So there you have it: orders from headquarters. If not here and now, with Ernie Els of the International team injured and Jack Nicklaus serving as U.S. team captain, then when and where? If nothing else, the U.S. team should benefit from having Nicklaus, not (shudder) Hal Sutton, as strategist. You haven't seen Tiger and Phil paired together this week, have you? Or seen Mickelson benched? Perhaps as a result, they're both playing better.
Yesterday, the Americans laid the groundwork for a Sunday assault. Entering the day trailing by a point, the U.S. team won the morning foursomes matches (alternate shot), 3-2, then split the afternoon four-ball matches, 21/2- 21/2. However, from a team psychology point of view, the concluding image from the last stroke of the day's final match could be unsettling. Fred Couples, often a Presidents Cup star, had an eight-foot birdie putt on the 18th green for an outright win that would have given the United States a one-point lead. He missed, failing to send a message. Or, perhaps, reiterating an old one.
Nonetheless, the U.S. team has escaped the two-man portion of the competition, which has often been its undoing. This time, the Americans have "played well with others," especially the teams of Mickelson with Chris DiMarco and fellow Texans Justin Leonard and Scott Verplank (2-1-1). Woods lost his first match when paired with Couples, so Nicklaus immediately switched the world's No. 1 into a tandem with Furyk. Together, they went 2-0-1.

+---+

> **Task instructions**
a. In the Presidents Cup excerpt, why did Nicklaus move Woods into a pairing with Furyk? Answer in one to three sentences.
b. Print the part of the Presidents Cup excerpt starting with "Yesterday, the Americans" and going on through "an old one.".
The listing that comes next is separate material unrelated to the Presidents Cup excerpt.

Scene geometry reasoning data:
+---+

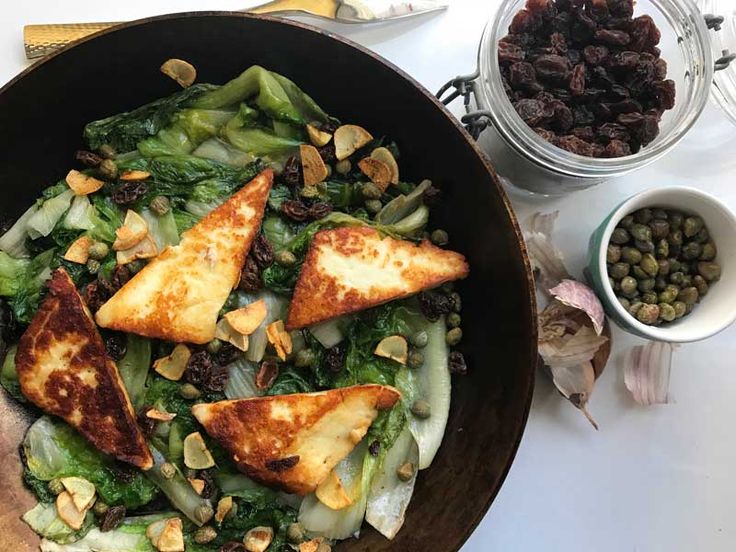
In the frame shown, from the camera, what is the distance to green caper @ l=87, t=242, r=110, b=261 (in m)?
1.91

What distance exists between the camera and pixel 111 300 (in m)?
1.84

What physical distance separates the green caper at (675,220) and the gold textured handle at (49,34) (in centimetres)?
177

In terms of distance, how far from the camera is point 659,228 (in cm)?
215

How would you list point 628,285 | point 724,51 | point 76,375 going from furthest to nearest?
1. point 724,51
2. point 628,285
3. point 76,375

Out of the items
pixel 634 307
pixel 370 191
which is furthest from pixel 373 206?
pixel 634 307

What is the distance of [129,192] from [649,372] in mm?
1651

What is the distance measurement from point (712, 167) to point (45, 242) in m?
2.08

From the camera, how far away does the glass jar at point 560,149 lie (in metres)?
1.96

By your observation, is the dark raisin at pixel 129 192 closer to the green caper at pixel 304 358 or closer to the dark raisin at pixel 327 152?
the dark raisin at pixel 327 152

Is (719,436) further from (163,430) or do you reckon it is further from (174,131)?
(174,131)

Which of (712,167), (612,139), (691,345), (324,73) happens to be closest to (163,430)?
(324,73)

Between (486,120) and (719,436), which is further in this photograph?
(719,436)

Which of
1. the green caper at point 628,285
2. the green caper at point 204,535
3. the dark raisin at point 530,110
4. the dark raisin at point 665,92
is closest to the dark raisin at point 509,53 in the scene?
the dark raisin at point 530,110

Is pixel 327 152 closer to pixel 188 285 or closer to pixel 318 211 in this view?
pixel 318 211
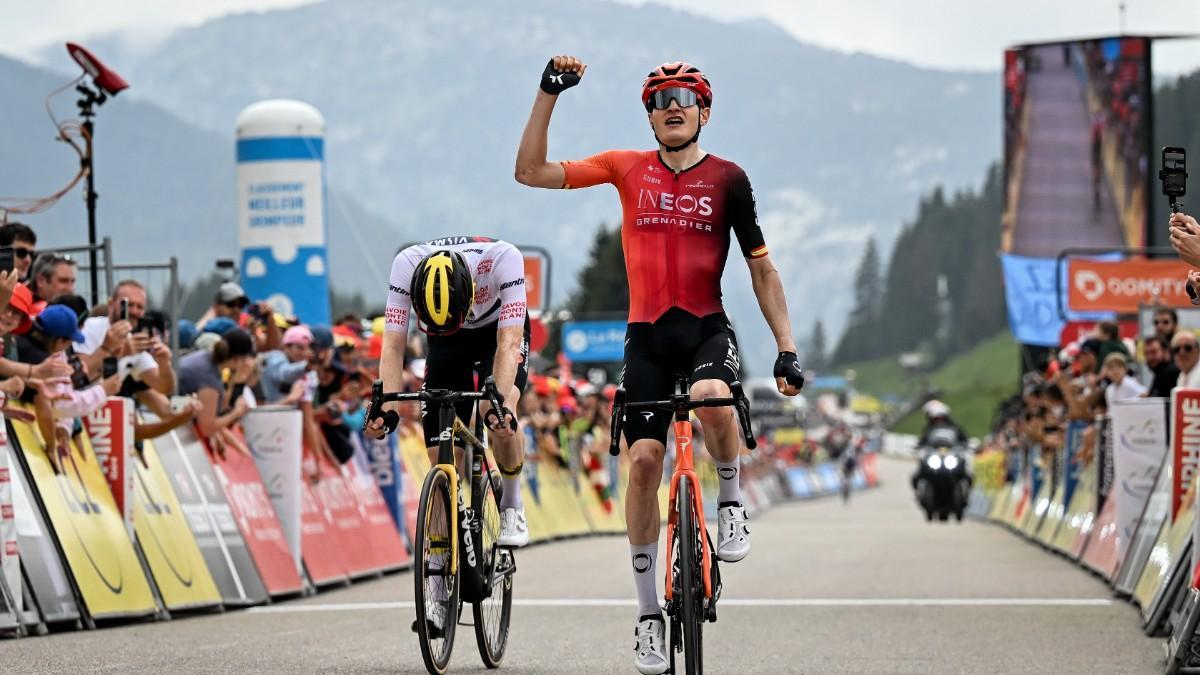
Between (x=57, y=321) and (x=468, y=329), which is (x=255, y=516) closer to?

+---+

> **Responses to the tasks**
a. Woods lost his first match when he was paired with Couples. So Nicklaus immediately switched him into a tandem with Furyk.

b.
Yesterday, the Americans laid the groundwork for a Sunday assault. Entering the day trailing by a point, the U.S. team won the morning foursomes matches (alternate shot), 3-2, then split the afternoon four-ball matches, 21/2- 21/2. However, from a team psychology point of view, the concluding image from the last stroke of the day's final match could be unsettling. Fred Couples, often a Presidents Cup star, had an eight-foot birdie putt on the 18th green for an outright win that would have given the United States a one-point lead. He missed, failing to send a message. Or, perhaps, reiterating an old one.